Prior brand experience influences 62 percent of consumer purchases, followed by dealership experiences at 59 percent, according to a new report by Foresight Research.
The report also found that word of mouth and brochures are waning in their capacity to influence. However, luxury consumers, who are perhaps more discerning, are influenced by more possible channels, including auto shows.
“Luxury auto buyers are car connected, and auto shows are a perfect place to make that connection,” said Nancy Walter, vice president of business development at Foresight Research, New York.
“Thirteen percent of buyers, overall, attended an auto show last year but 19 percent of luxury buyers attended a show,” she said.
“Overall, auto shows influenced 9 percent of buyers, up from 7 percent the prior year. However 13 percent of the car-connected luxury buyers were influenced by auto shows.”
Foresight Research‘s “The 2014 Auto Show Immersion Report” report gathered responses from 7,500 non-fleet new vehicle buyers through a national internet panel surveys in March-April 2014.
The right channels
The report found that luxury auto buyers skew toward older consumers that have distinct buying patterns. These consumers display greater brand loyalty and are more likely to be influenced by buyer-driven channels such as dealership experiences, seeing cars on the road and prior brand experience.
Luxury consumers, in particular, look to many different channels for influence. Audi owners are influenced by an average of 4.5 channels, Mercedes-Benz by 4.2 channels and BMW by 3.5 channels, according to the report.
Auto show influence is also on the rise. In 2009, 39 percent of auto show attendees said that they were influenced by the show. That number rose to 51 percent in 2013.
Luxury buyers were also more likely than non-luxury buyers to be highly influenced by an auto show.
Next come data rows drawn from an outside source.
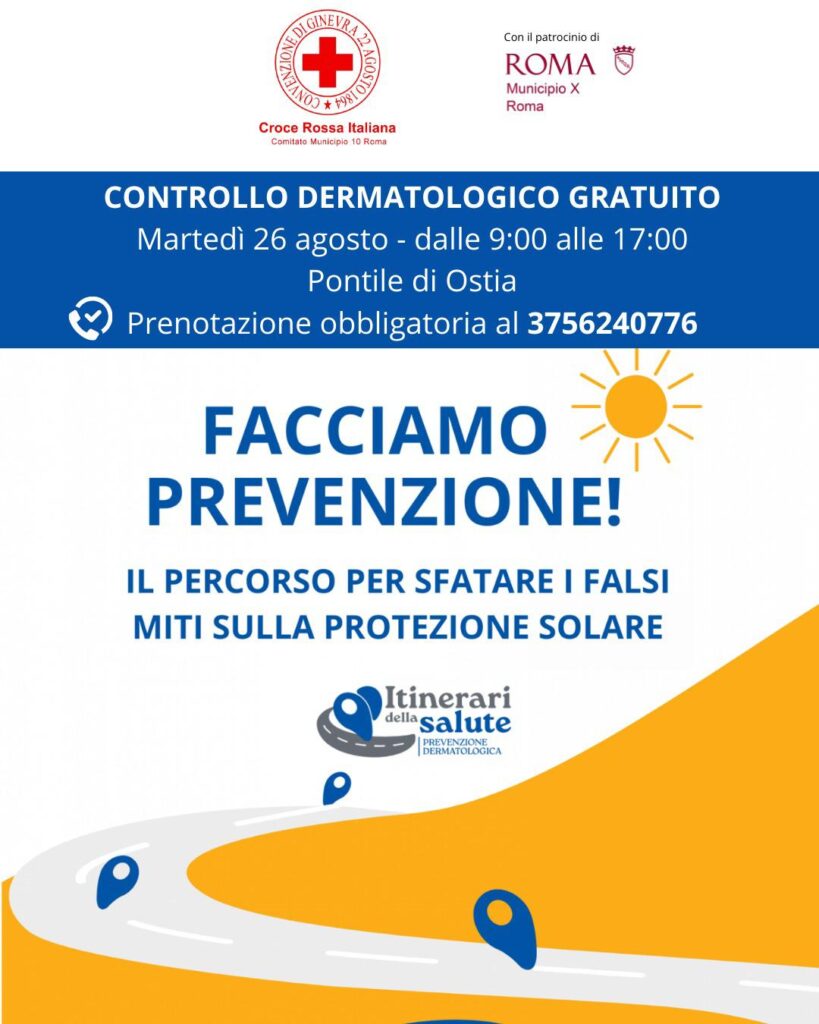 CONVENZIONE DI GINEVRA 22 AGOSTO 1864

Croce Rossa Italiana
Comitato Municipio 10 Roma

Con il patrocinio di
ROMA
Municipio X
Roma

CONTROLLO DERMATOLOGICO GRATUITO
Martedì 26 agosto - dalle 9:00 alle 17:00
Pontile di Ostia
Prenotazione obbligatoria al 3756240776

FACCIAMO PREVENZIONE!

IL PERCORSO PER SFATARE I FALSI MITI SULLA PROTEZIONE SOLARE

Itinerari della salute
PREVENZIONE DERMATOLOGICA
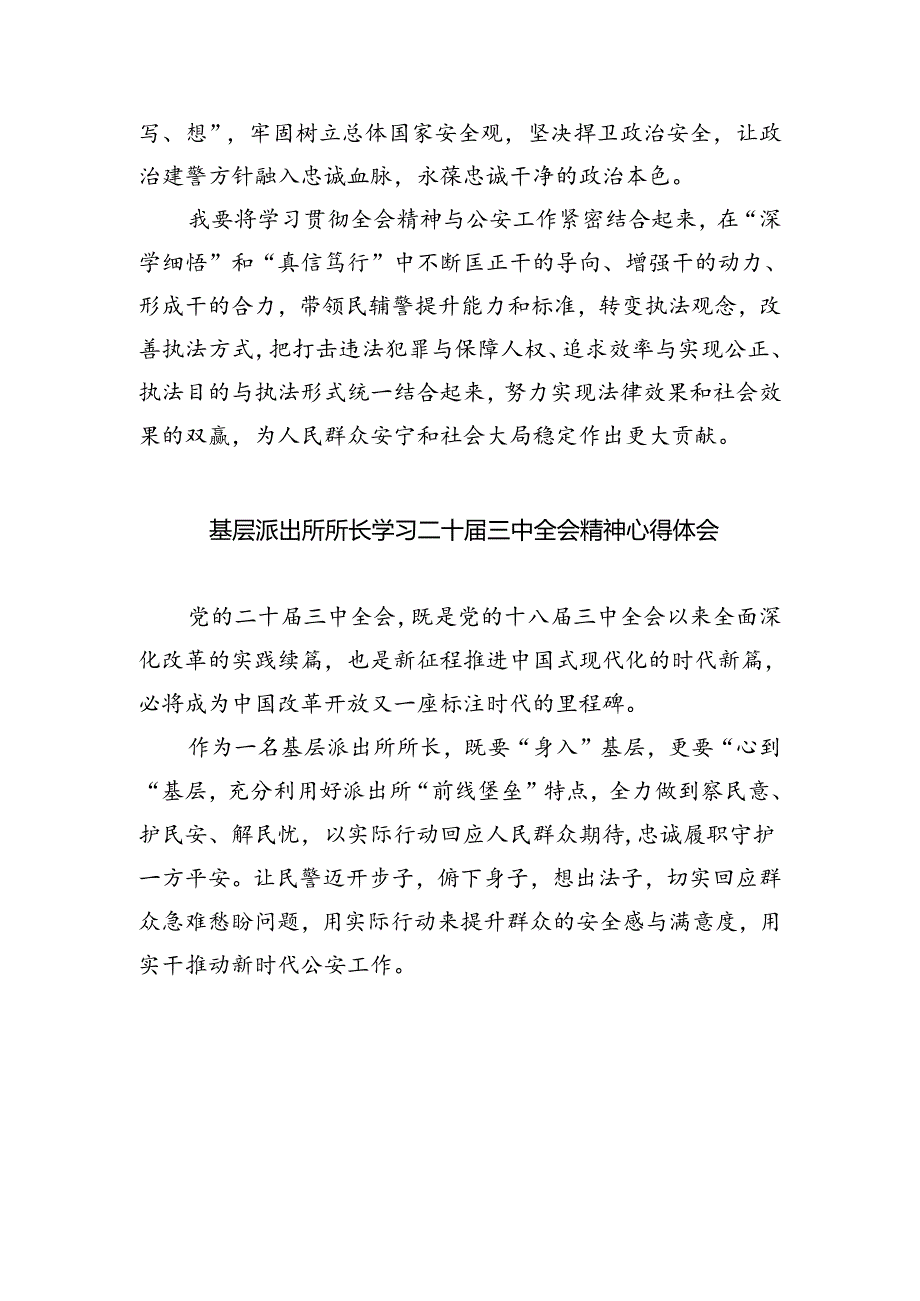 写、想”，牢固树立总体国家安全观，坚决捍卫政治安全，让政治建警方针融入忠诚血脉，永葆忠诚干净的政治本色。

我要将学习贯彻全会精神与公安工作紧密结合起来，在“深学细悟”和“真信笃行”中不断匡正干的导向、增强干的动力、形成干的合力，带领民辅警提升能力和标准，转变执法观念，改善执法方式，把打击违法犯罪与保障人权、追求效率与实现公正、执法目的与执法形式统一结合起来，努力实现法律效果和社会效果的双赢，为人民群众安宁和社会大局稳定作出更大贡献。

基层派出所所长学习二十届三中全会精神心得体会

党的二十届三中全会，既是党的十八届三中全会以来全面深化改革的实践续篇，也是新征程推进中国式现代化的时代新篇，必将成为中国改革开放又一座标注时代的里程碑。

作为一名基层派出所所长，既要“身入”基层，更要“心到“基层，充分利用好派出所“前线堡垒”特点，全力做到察民意、护民安、解民忧，以实际行动回应人民群众期待，忠诚履职守护一方平安。让民警迈开步子，俯下身子，想出法子，切实回应群众急难愁盼问题，用实际行动来提升群众的安全感与满意度，用实干推动新时代公安工作。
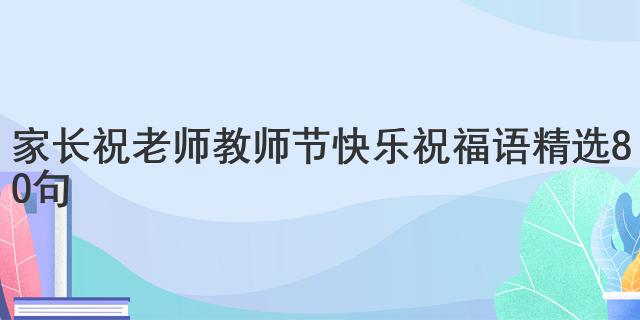 家长祝老师教师节快乐祝福语精选80句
Foresight Research found that 67 percent of attendees respond to messages expressing style and appearance. Fifty-two percent of auto show attendees respond to brand reputation and 25 percent respond to available consumer reviews.
Although luxury automakers receive immense traffic at auto shows, there are certain tactics that can meaningfully increase engagement.
The proximity of so many competitors can diminish the impact of a single brand. Consequently, automakers should incorporate unexpected activities or technologies into their display areas to generate new conversations (see story).
Luxury automakers kept the momentum going from previous auto shows with mid-level announcements and plenty of brand interaction at the New York Auto Show 2014.
Land Rover unveiled the details of its Discovery Sport concept, Bentley solidified plans to return to North American racing and Audi announced the return of the A3 TDI Sportback to the United States. As the official debut of the New York Auto Show unfolded, brands worked to buoy interest with a series of social media initiatives (see story).
Luxury automakers have been devising all-encompassing, highly experiential campaigns to ensure that consumers are influenced wherever they turn.
For instance, Audi of America gathered fan tales of adversity and resilience for a live-stream event in Santa Monica, CA, directed by creative figures such as artists, designers and musicians.
The massive community-driven initiative was an extension of the “Paid my Dues” campaign that heralded the debut of the A3. As Audi repositions its entry-level vehicles to appeal to a broader audience, tapping the universal theme of overcoming obstacles will likely resonate (see story).
Auto shows in the future will act an effective way to sum up brand campaigns and renew engagement. Many automakers at the New York Auto Show had multiple touchpoints to shed light on broader initiatives.
“If producers/car manufacturers can generate the attendance, they will influence auto purchases,” Ms. Walter said.